▸ **WHAT THIS TASK INVOLVES**
Extract the lines verbatim, starting at the one containing "In the picture" and ending at the one containing "[60,306], [524,427], [712,497]". Leave the pictures out of your answer.
* START MATERIAL SHOWN *
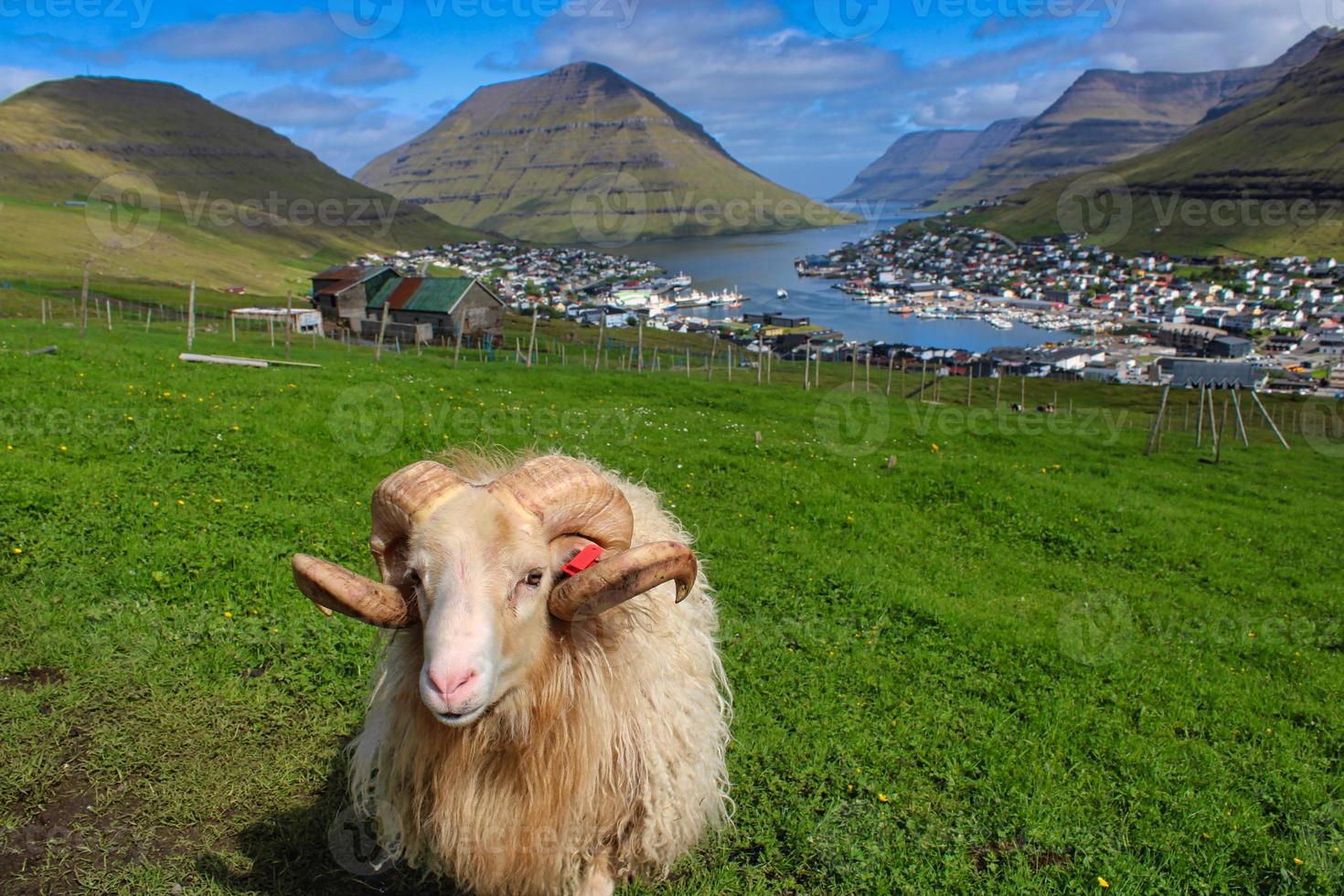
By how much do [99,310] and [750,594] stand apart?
178 feet

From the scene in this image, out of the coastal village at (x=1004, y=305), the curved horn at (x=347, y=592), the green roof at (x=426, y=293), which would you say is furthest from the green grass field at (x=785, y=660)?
the green roof at (x=426, y=293)

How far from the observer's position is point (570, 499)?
462 centimetres

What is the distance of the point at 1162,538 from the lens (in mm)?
14148

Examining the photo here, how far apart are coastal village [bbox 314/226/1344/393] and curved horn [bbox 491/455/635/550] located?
31.3 metres

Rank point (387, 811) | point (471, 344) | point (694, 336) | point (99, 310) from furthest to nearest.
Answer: point (694, 336) < point (471, 344) < point (99, 310) < point (387, 811)

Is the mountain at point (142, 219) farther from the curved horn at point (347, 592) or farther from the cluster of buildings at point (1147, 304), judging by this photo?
the cluster of buildings at point (1147, 304)

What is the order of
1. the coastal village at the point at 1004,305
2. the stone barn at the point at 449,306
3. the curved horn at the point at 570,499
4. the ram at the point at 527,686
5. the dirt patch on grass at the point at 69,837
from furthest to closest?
1. the coastal village at the point at 1004,305
2. the stone barn at the point at 449,306
3. the dirt patch on grass at the point at 69,837
4. the curved horn at the point at 570,499
5. the ram at the point at 527,686

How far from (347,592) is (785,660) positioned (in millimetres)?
5186

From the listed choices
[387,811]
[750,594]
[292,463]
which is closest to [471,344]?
[292,463]

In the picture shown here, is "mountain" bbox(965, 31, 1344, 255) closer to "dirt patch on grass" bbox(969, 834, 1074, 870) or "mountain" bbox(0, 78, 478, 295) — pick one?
"mountain" bbox(0, 78, 478, 295)

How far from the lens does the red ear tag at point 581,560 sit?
466 cm

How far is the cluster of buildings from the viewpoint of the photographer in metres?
94.1

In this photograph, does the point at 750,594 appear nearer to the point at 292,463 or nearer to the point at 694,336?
the point at 292,463

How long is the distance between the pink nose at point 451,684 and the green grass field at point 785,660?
253cm
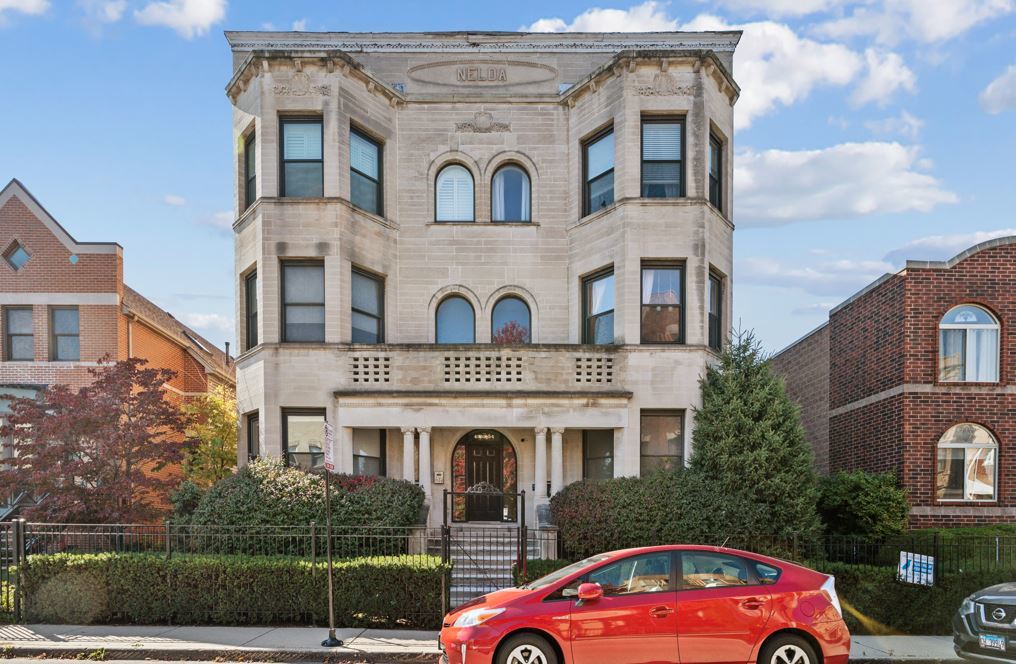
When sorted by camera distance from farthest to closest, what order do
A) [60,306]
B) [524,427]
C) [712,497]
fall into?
[60,306], [524,427], [712,497]

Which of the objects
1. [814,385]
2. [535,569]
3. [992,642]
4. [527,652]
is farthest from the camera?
[814,385]

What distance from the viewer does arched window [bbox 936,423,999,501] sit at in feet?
50.7

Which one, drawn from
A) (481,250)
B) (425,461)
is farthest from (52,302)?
(481,250)

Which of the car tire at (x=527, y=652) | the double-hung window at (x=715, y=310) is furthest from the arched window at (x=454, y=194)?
the car tire at (x=527, y=652)

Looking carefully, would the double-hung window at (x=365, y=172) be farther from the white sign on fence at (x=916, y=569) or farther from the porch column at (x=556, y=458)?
the white sign on fence at (x=916, y=569)

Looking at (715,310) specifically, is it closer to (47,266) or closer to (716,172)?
(716,172)

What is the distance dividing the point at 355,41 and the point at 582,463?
11.3 meters

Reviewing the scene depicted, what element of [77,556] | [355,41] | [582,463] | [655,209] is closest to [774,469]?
[582,463]

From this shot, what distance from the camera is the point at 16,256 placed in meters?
20.7

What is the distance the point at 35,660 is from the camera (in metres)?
9.77

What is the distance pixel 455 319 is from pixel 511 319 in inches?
52.2

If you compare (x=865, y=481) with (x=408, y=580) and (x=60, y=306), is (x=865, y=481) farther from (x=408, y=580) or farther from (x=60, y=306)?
(x=60, y=306)

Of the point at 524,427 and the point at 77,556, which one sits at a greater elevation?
the point at 524,427

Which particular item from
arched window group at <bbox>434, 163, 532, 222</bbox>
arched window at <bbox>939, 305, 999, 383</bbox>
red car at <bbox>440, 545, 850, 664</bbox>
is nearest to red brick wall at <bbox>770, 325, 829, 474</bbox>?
arched window at <bbox>939, 305, 999, 383</bbox>
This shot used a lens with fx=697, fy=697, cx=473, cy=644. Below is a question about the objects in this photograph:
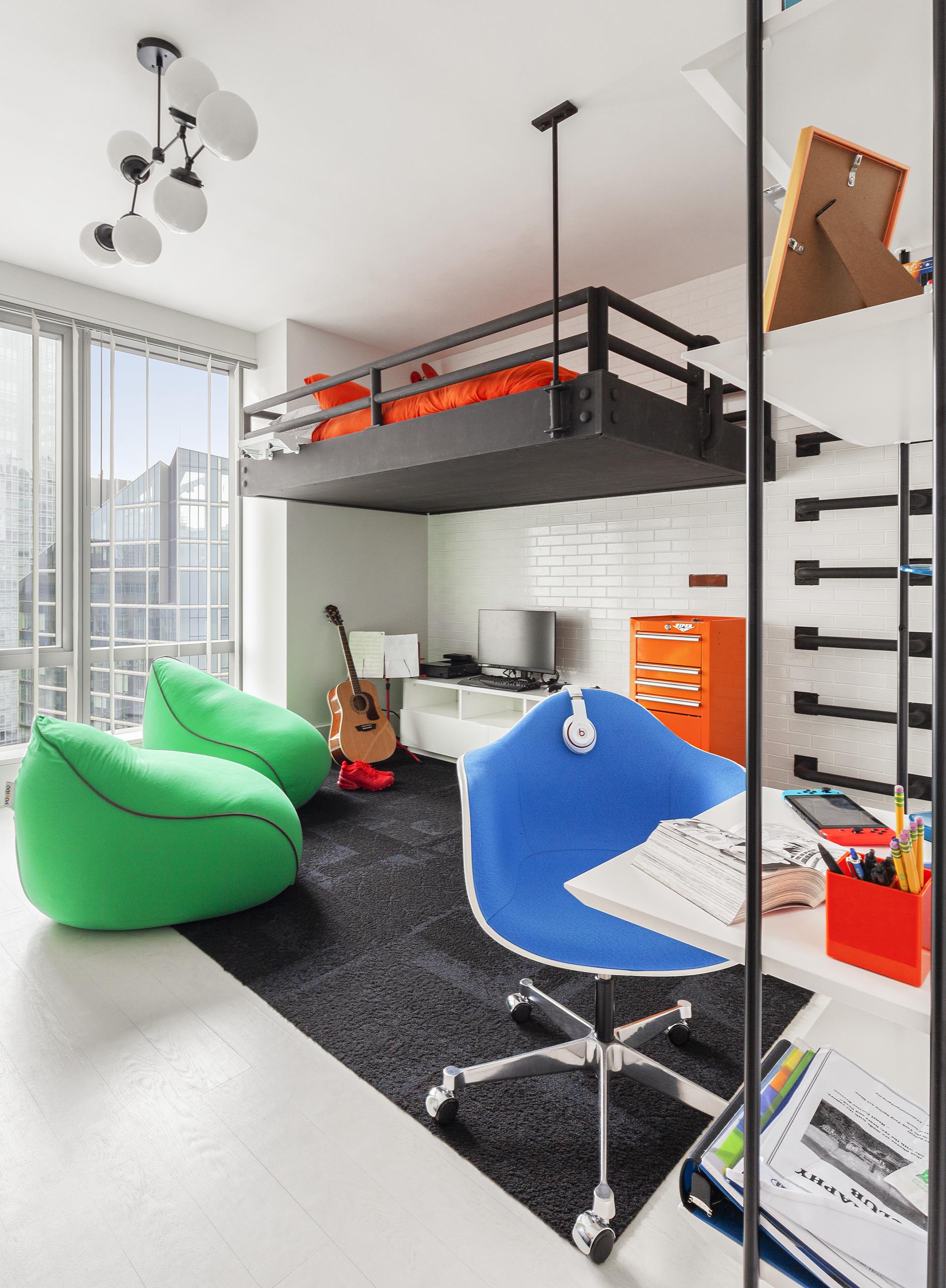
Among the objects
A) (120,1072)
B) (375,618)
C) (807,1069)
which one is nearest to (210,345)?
(375,618)

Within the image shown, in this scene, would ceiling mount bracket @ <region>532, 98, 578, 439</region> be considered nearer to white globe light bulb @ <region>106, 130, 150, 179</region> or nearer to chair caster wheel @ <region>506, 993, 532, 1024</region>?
white globe light bulb @ <region>106, 130, 150, 179</region>

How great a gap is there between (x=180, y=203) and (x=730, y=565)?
3.00 metres

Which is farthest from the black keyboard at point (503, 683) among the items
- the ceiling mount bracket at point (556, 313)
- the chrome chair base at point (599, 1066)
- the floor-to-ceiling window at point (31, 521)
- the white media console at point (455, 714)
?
the chrome chair base at point (599, 1066)

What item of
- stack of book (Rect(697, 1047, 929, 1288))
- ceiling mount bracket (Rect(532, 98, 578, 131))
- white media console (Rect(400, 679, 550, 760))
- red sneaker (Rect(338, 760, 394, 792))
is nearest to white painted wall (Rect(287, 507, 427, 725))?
white media console (Rect(400, 679, 550, 760))

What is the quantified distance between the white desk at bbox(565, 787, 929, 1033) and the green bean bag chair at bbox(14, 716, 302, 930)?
1.77m

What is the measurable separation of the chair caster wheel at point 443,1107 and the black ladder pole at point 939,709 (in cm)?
116

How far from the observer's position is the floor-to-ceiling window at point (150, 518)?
410 centimetres

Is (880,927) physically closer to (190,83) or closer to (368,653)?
(190,83)

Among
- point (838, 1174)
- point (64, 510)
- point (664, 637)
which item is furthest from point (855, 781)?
point (64, 510)

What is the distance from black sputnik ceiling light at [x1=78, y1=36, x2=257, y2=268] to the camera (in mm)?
1922

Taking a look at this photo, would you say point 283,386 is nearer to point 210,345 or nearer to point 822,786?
point 210,345

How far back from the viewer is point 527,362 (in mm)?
2766

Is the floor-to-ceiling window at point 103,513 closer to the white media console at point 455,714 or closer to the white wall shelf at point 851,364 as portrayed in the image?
the white media console at point 455,714

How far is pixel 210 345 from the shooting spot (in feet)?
14.8
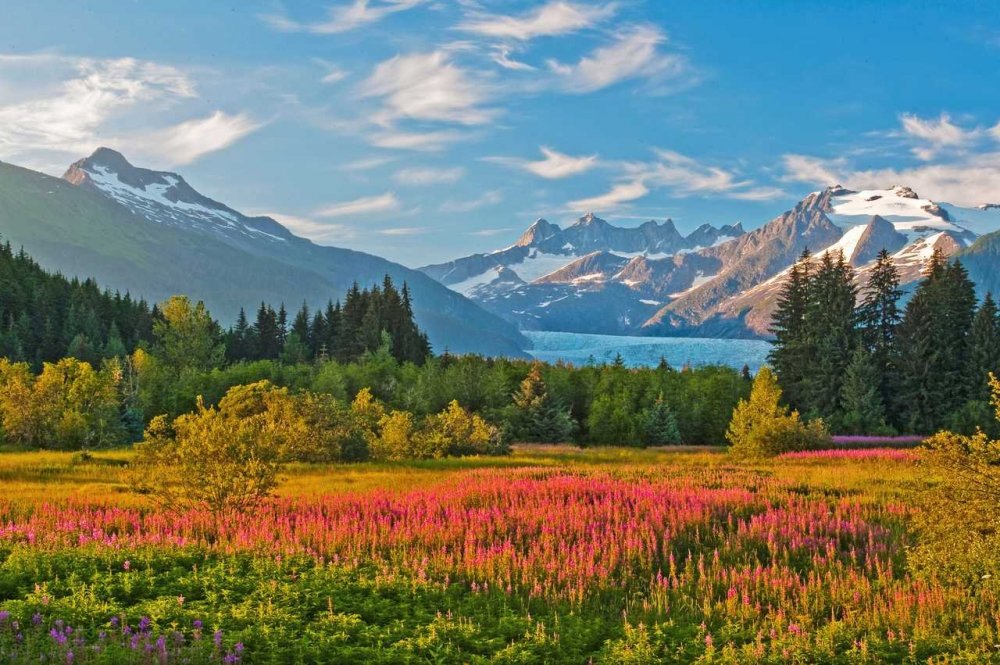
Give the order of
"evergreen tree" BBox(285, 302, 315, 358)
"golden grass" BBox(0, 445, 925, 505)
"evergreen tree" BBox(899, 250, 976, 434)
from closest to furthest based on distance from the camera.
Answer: "golden grass" BBox(0, 445, 925, 505), "evergreen tree" BBox(899, 250, 976, 434), "evergreen tree" BBox(285, 302, 315, 358)

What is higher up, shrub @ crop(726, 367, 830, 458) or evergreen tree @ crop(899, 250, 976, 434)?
evergreen tree @ crop(899, 250, 976, 434)

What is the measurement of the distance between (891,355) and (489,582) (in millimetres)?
63714

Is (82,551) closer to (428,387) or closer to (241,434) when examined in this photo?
(241,434)

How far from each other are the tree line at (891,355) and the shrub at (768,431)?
2265cm

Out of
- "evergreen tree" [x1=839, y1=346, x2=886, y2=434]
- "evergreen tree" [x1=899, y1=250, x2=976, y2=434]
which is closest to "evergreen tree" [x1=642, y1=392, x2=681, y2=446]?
"evergreen tree" [x1=839, y1=346, x2=886, y2=434]

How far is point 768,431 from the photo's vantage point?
35.2m

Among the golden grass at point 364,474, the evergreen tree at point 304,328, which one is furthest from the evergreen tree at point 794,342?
the evergreen tree at point 304,328

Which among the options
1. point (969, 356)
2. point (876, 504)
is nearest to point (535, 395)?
point (969, 356)

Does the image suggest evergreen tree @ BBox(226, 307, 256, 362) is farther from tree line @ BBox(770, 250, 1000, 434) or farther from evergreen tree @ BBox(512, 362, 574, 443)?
tree line @ BBox(770, 250, 1000, 434)

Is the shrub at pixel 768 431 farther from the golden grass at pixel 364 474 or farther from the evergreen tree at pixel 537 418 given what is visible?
the evergreen tree at pixel 537 418

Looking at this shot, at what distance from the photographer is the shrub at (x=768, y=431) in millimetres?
34906

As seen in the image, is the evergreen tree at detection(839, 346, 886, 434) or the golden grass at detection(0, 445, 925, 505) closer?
the golden grass at detection(0, 445, 925, 505)

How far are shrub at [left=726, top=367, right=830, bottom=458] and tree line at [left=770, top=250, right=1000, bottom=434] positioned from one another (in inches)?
892

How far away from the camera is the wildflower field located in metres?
7.68
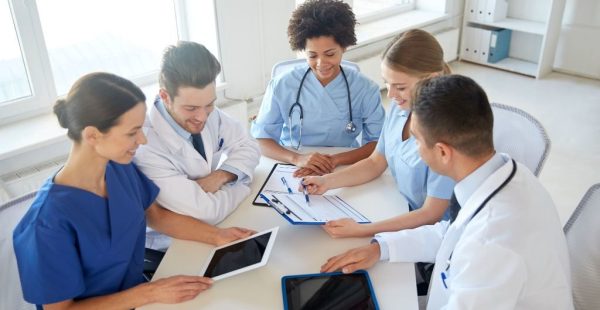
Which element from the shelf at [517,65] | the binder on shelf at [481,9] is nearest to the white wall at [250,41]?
the binder on shelf at [481,9]

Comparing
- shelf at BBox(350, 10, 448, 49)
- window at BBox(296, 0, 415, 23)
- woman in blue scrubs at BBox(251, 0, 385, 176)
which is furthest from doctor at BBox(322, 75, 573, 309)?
window at BBox(296, 0, 415, 23)

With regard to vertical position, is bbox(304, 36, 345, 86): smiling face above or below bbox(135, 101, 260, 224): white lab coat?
above

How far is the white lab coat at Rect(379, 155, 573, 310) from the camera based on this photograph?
946mm

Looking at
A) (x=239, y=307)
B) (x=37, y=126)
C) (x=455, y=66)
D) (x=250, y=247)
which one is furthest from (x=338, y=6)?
(x=455, y=66)

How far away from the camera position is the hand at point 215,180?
1555 millimetres

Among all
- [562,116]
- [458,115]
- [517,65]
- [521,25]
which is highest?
[458,115]

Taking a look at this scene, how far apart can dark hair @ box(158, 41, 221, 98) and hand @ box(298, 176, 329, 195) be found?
0.45 metres

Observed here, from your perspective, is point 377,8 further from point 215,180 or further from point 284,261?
point 284,261

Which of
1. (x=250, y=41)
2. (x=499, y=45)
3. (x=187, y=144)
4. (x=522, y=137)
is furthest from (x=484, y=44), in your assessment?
(x=187, y=144)

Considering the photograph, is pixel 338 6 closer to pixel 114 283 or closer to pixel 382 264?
pixel 382 264

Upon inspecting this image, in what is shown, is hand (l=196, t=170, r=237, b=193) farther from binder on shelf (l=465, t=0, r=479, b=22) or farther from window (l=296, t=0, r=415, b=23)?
binder on shelf (l=465, t=0, r=479, b=22)

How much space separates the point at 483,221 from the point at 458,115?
23 centimetres

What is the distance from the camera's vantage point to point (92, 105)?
1147 millimetres

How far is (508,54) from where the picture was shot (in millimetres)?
* END MATERIAL SHOWN *
▸ **REPLY TO THE EXERCISE**
In the picture shown here, is "mountain" bbox(965, 31, 1344, 255) closer to "dirt patch on grass" bbox(969, 834, 1074, 870) or "mountain" bbox(0, 78, 478, 295) — pick one?
"mountain" bbox(0, 78, 478, 295)

How far from the lens does the red ear tag at point 581,560 sit?
466 cm

How far is the cluster of buildings from the viewpoint of the photographer in metres?
94.1

In this photograph, does the point at 750,594 appear nearer to the point at 292,463 or nearer to the point at 694,336?
the point at 292,463

How long is the distance between the pink nose at point 451,684 and the green grass field at point 785,660?
253cm
When sorted by camera distance from farthest to closest, what order do
A) [60,306]
B) [524,427]
C) [712,497]
fall into?
[60,306], [524,427], [712,497]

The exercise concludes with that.